Like the Copts and Nestorians, the Jacobites were outlawed as schismatics under Greek Orthodox rule. The Nestorians escaped to Persia (Iran) but the Jacobites seem to have been the majority of the inhabitants of Syria before the Arab conquest. After 658 they had the same rights as other Christians under Muslim rule, and were even allowed to do missionary work in Mesopotamia and Iran. They were less easily accepted by the Turks and Crusaders who arrived in the 11th century. European Christians were not at first able to distinguish between Muslim and Christian inhabitants of the Levant, and they were suspicious of even Greek Orthodox believers, but by the early 12th century, they seem to have been at least coexisting with the Jacobite church. Hulagu, Mongol conqueror of Baghdad and Damascus by 1258, also seems to have respected the church’s right to exist, at least after the initial horrors of Mongol conquest. After 1295 Mongol conversion to Islam led to massacres of Jacobite Christians in northern Syria and Mesopotamia. Monasteries and libraries belonging to the churches were lost. The Jacobites continued to exist as a heavily taxed minority under Ottoman rule.

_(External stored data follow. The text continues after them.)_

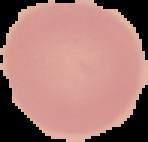

Summary:
  - Preparation: thin blood film
  - Image type: cell region segmented out of the field of view; surrounding area masked to black
  - Image size: 148×142 pixels
  - Malaria status: uninfected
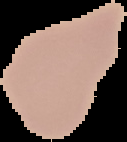 From a thin blood film. Malaria status: uninfected. Image is 127×142 pixels. Segmented cell region on a black background.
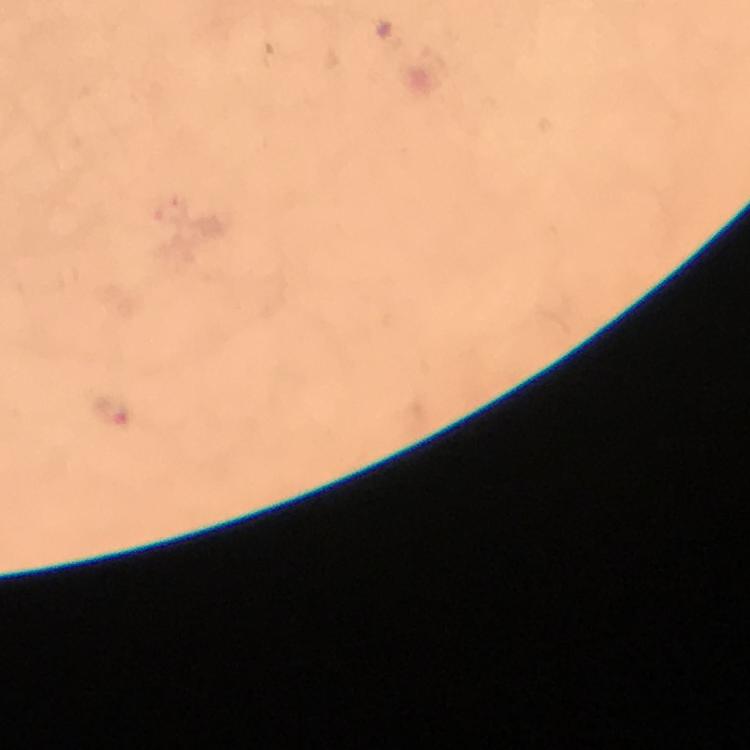
Approximate object centers, in pixels from the top-left corner. Malaria parasite locations: (x=111, y=413). Image is 750×750 pixels. Immersion oil was used. Thick blood smear. Giemsa-stained preparation. Photographed with a smartphone mounted on the microscope. 100x magnification. Cropped region of a single field of view. From a malaria diagnostic workup.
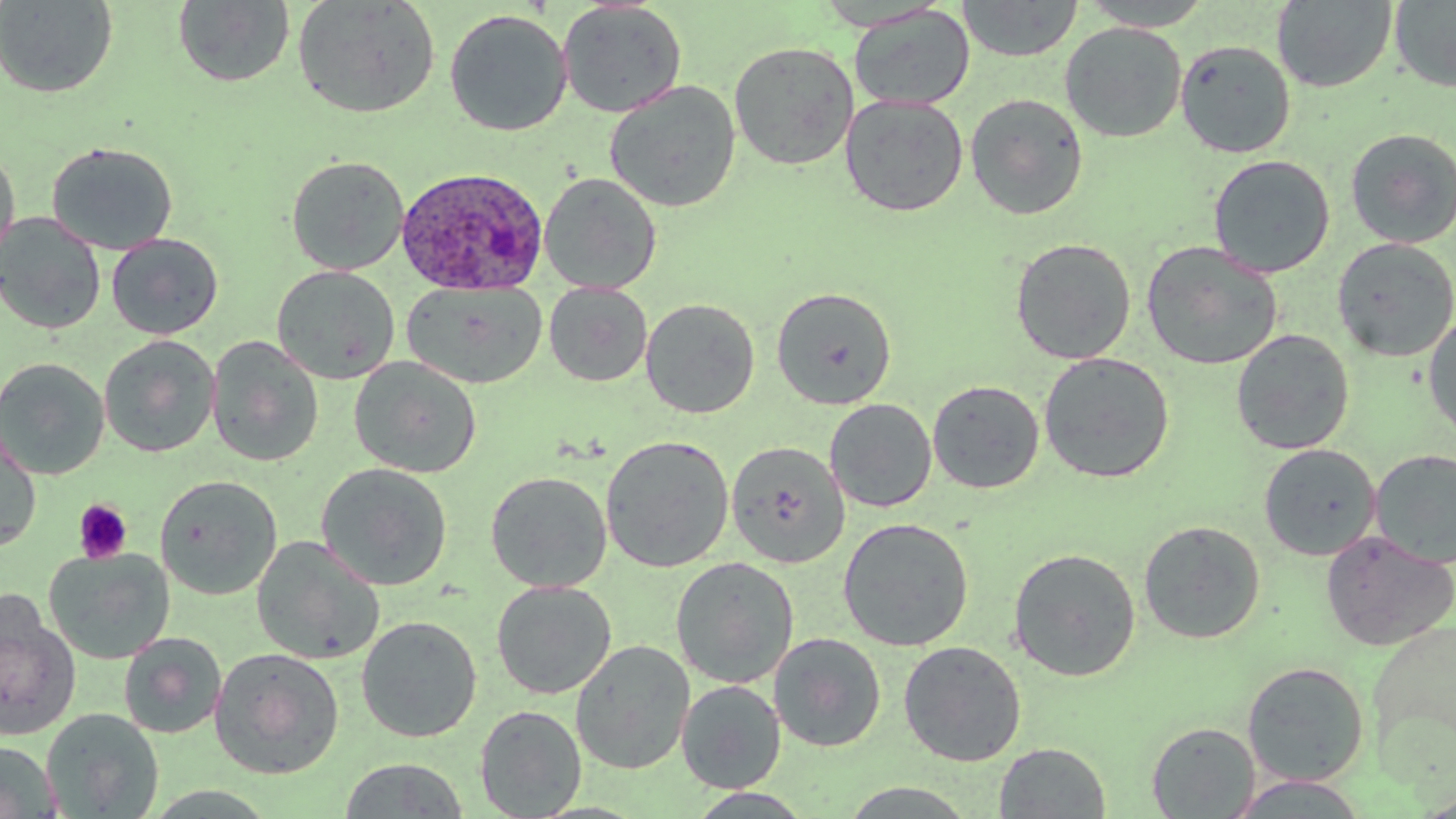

JACQUES DE VITRY. (c.1170-1240). Jacques/James was educated in Paris and ordained a priest in 1210. He served as a regular canon in the church of St. Nicholas of Oignies in the diocese of Liège in 1211-16. In 1213 he preached the Albigensian crusade, and in 1214 was with a party of crusaders at the siege of Toulouse. He then preached the Fifth Crusade and was elected bishop of Acre (r.1216-27). He accompanied the crusade to Damietta and wrote an account of the expedition in letters to Pope Honorius III. By 1228 he had resigned his office in Acre to become auxiliary bishop of Liège. He was made cardinal-bishop of Tusculum in 1228 or 1229. His various writings (sermons, letters, narratives) are an important source of information for the early 13th century.

JAFFA. Jaffa, a commercial port mentioned in both the Old and New Testaments, was critical to supplying the Latin Kingdom and especially crusader Jerusalem after 1099. It became the base for a crusader county and was held by Guy of Lusignan when Saladin conquered the Latin Kingdom in 1187.